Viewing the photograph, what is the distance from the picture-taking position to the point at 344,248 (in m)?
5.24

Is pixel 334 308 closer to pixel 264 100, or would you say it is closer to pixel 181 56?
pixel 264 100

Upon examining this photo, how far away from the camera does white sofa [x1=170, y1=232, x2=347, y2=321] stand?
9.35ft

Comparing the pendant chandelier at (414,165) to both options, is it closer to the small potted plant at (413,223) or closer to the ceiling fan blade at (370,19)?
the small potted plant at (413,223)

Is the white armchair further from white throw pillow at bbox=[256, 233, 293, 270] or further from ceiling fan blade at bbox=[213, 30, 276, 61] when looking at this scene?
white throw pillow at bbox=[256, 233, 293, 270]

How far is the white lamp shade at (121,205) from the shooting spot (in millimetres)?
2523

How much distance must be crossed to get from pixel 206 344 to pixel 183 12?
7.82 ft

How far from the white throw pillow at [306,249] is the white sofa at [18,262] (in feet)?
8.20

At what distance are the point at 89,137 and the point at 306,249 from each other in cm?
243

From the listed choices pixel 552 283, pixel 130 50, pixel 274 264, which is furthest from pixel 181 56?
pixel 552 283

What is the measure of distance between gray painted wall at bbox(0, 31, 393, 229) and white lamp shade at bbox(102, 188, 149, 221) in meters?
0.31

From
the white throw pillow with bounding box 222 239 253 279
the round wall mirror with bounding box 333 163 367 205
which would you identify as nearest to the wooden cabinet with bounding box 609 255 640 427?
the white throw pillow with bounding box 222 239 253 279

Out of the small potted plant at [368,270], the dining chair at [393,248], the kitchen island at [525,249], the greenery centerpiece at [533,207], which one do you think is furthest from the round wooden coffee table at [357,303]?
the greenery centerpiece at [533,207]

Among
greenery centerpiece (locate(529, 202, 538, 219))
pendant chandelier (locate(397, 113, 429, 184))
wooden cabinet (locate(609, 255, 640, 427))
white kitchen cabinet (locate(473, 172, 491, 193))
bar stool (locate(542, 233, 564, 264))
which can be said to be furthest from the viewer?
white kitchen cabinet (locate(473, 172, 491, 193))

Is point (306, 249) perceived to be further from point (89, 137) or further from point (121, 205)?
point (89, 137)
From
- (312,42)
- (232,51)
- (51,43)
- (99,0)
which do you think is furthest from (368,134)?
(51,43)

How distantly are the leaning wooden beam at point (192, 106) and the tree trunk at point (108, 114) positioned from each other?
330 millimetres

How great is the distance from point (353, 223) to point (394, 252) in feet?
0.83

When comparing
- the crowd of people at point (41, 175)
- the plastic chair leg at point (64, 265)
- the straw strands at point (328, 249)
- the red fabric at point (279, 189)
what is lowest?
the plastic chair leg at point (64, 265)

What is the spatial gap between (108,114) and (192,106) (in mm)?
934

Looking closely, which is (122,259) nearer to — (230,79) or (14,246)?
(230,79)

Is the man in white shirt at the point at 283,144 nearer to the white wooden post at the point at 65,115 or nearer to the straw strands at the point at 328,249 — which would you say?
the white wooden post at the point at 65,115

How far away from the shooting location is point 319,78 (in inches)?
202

----------

Requirements ::
Exactly reproduce the lines from the one containing "Is point (306, 249)" through the end of the records, and only those lines.

Task result ::
Is point (306, 249) perceived to be further from point (89, 137) or further from point (121, 205)?
point (89, 137)
From
- (312,42)
- (232,51)
- (51,43)
- (99,0)
which do you think is furthest from (368,134)?
(51,43)

How distantly are the leaning wooden beam at point (192, 106) and the tree trunk at point (108, 114) positioned from each other?
330 millimetres

How great is the distance from point (353, 223) to point (394, 252) in feet?
0.83

When comparing
- the crowd of people at point (41, 175)
- the plastic chair leg at point (64, 265)
- the straw strands at point (328, 249)
- the red fabric at point (279, 189)
what is lowest?
the plastic chair leg at point (64, 265)

What is the spatial gap between (108,114) and (192,106) (in mm)?
934

Looking closely, which is (122,259) nearer to — (230,79) or (14,246)?
(230,79)

Is the man in white shirt at the point at 283,144 nearer to the white wooden post at the point at 65,115 or nearer to the straw strands at the point at 328,249 — which would you say?
the white wooden post at the point at 65,115

How far away from the shooting location is point 319,78 (in inches)?
202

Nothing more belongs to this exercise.